This week marks the launch of my latest book, The Self-Reliant Entrepreneur. Each day this week, I’ll be sharing an excerpt from the book, along with some additional commentary and a challenge question for entrepreneurs to ponder, as it relates to the reading.
“Congruence. No person for any considerable period can wear one face to himself and another to the multitude without finally getting bewildered as to which may be the true.”
Nathaniel Hawthorne, The Scarlet Letter, 1850
Quite often the very thing that leads many to strike out on their own is an attempt to bring their business and personal lives in alignment. The corporate culture they had entered and adopted no longer feels congruent with their personal goals.

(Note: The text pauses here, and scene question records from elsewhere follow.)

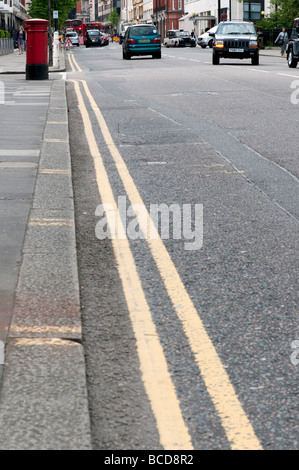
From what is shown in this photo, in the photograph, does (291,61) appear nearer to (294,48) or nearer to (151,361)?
(294,48)

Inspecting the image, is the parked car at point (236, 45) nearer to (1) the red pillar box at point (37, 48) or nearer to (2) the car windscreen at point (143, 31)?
(2) the car windscreen at point (143, 31)

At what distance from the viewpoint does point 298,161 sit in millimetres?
9109

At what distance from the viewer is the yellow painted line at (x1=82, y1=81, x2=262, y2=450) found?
3006 mm

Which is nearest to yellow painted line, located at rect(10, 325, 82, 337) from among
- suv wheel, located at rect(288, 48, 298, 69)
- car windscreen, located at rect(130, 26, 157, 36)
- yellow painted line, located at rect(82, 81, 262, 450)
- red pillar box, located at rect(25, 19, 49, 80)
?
yellow painted line, located at rect(82, 81, 262, 450)

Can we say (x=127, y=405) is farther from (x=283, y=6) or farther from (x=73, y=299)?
(x=283, y=6)

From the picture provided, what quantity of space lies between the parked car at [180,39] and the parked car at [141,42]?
34612 mm

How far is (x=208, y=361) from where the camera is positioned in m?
3.65

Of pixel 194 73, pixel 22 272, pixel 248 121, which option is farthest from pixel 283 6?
pixel 22 272

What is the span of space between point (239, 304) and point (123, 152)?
19.1ft

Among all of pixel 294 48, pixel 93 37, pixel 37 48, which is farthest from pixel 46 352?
pixel 93 37

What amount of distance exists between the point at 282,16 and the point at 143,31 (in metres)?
20.8

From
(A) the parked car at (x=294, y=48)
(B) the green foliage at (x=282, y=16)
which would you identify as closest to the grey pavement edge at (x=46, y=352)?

Congruence by definition implies sameness, agreement, harmony or compatibility, all concepts made wholly real by following an entrepreneurial vision. So it’s terribly ironic then that when the amazing fresh opportunity afforded the entrepreneur is coupled with the day-to-day pressure to build a business, people are easily pushed farther and faster out of congruence than when they started. Remember playing crack the whip at the ice skating rink as a kid? It kind of feels like that. This looks like working more hours than is healthy or necessary, promoting products and services you don’t use or believe in, asking others to do things you are unwilling to do, or worse, wearing one face to yourself and another to your team, your employees, and your loved ones. In geometry, when starting two triangles are congruent, you might use a complex formula, but in your entrepreneurial quest, it’s even more complex.
The challenge question: How is your life a reflection of the gift you need to bring to others and how is it not?